There was a lot that I liked about this book, and if GoodReads allowed 3.5 star ratings, I'd give it the extra half star. First, though, I want to talk about why it isn't a 5-star book:
The author decided to write this because she had a baby who couldn’t eat for most of her first two years—she was afraid of food due to a medical issue and had to be taught how to eat. So, unsurprisingly, there is a lot of focus on new parents and pregnant people and the pressures they face re: food. That isn't what I picked up the book for, or what the jacket implied over half the book's pages would be devoted to, but I agree that it's important.
According to the jacket, this is a book about how modern Americans, especially women, are exposed to these really unhealthy ideas about foods and bodies, and eating feels fraught for most of us. “Good” vs. “bad” foods, that kind of thing. We've lost our instincts around food.
And the book does show people who have lost their instincts around food: people who can only eat a few foods, whose eating is disordered in other ways, or who underwent weight loss surgery and can now only eat small amounts. It shows people whose instincts are just fine, though, too; only, they can't necessarily access or afford the foods they need.

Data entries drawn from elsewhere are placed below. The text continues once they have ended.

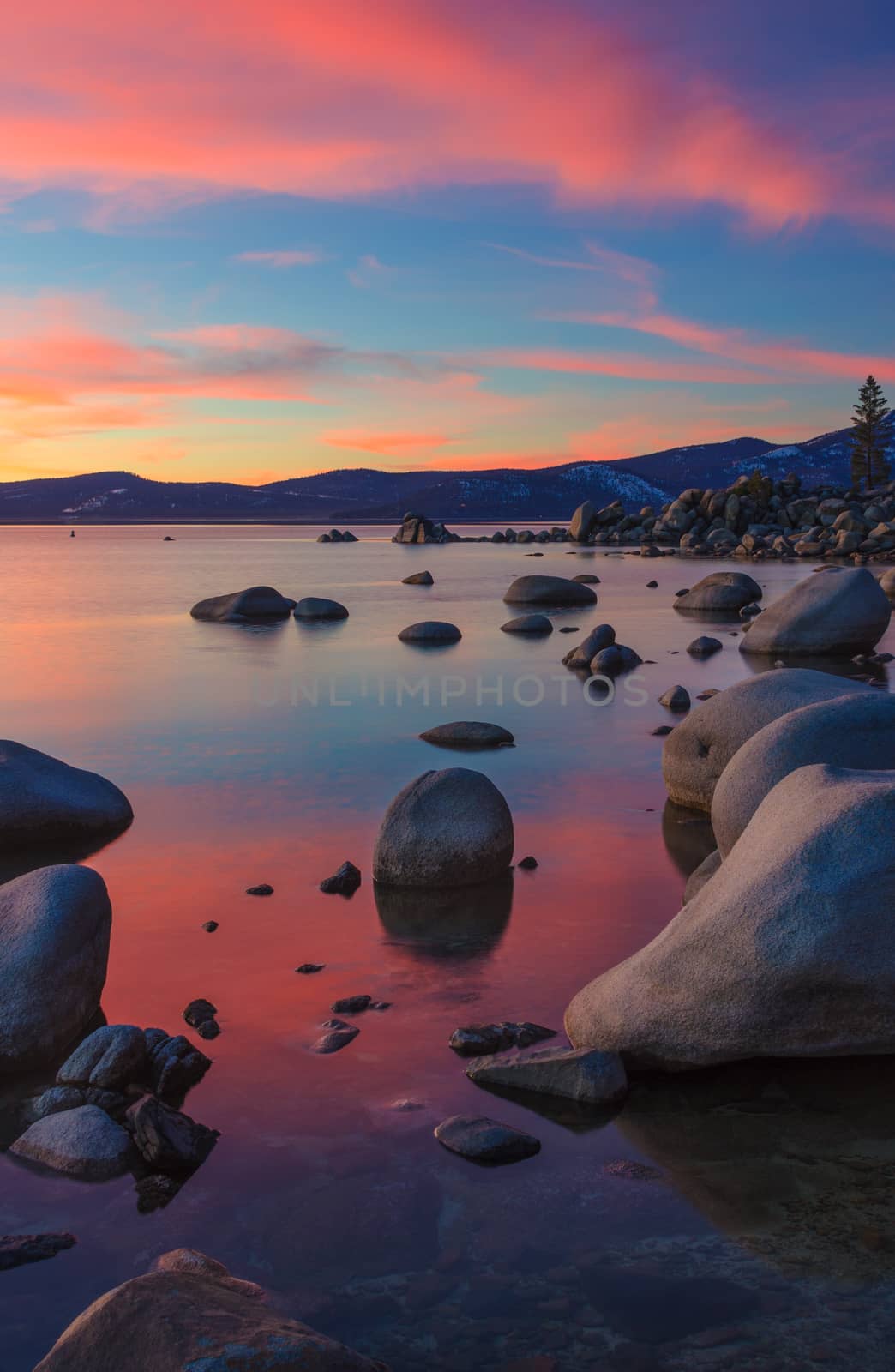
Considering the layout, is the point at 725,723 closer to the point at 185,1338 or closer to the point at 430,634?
the point at 185,1338

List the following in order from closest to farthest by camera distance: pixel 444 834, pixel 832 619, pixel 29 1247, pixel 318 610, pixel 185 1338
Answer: pixel 185 1338 → pixel 29 1247 → pixel 444 834 → pixel 832 619 → pixel 318 610

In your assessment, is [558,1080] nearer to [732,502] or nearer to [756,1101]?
[756,1101]

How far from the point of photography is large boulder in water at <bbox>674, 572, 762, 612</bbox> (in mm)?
34625

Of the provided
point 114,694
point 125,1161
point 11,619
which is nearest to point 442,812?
point 125,1161

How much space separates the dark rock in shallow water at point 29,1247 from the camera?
15.0 ft

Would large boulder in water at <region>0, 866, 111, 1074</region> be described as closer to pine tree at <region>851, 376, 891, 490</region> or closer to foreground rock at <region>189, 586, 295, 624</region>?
foreground rock at <region>189, 586, 295, 624</region>

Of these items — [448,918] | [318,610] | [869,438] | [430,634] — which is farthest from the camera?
Result: [869,438]

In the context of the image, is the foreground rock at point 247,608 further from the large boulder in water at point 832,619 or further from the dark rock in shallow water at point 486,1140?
the dark rock in shallow water at point 486,1140

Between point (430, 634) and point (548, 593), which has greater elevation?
point (548, 593)

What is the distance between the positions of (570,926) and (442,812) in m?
1.61

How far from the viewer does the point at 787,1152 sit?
5277 mm

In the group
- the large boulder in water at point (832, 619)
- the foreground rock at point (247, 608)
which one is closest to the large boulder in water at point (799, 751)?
the large boulder in water at point (832, 619)

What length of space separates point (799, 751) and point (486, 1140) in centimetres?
461

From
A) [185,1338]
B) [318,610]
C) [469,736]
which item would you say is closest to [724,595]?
[318,610]
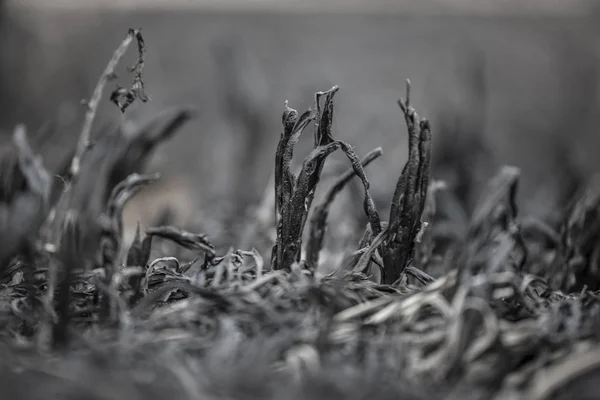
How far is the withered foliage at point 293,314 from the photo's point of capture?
0.45 meters

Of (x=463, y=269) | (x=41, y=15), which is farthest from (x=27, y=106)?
(x=463, y=269)

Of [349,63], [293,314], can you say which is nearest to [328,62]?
[349,63]

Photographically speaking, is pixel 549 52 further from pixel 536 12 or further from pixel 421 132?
pixel 421 132

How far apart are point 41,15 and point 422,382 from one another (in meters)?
3.39

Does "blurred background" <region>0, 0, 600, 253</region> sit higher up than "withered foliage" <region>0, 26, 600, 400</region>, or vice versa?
"blurred background" <region>0, 0, 600, 253</region>

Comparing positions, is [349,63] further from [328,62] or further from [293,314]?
[293,314]

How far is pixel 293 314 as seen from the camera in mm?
528

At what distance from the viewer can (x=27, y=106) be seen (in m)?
2.97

Mostly, it shows a lot of people in kind of extreme situations. I now know how the very rich, the very poor, people with eating disorders, people who've undergone weight loss surgery, and nutritionists and dietitians eat. I know a LOT about rich parents and a bit less about poor parents, how each group feeds their children. But I don't know that this book really touches on the universality of our loss of instincts around food, which was disappointing. Does this problem affect people in rural areas? People who aren't white and are middle-class? Students in fields besides nutrition?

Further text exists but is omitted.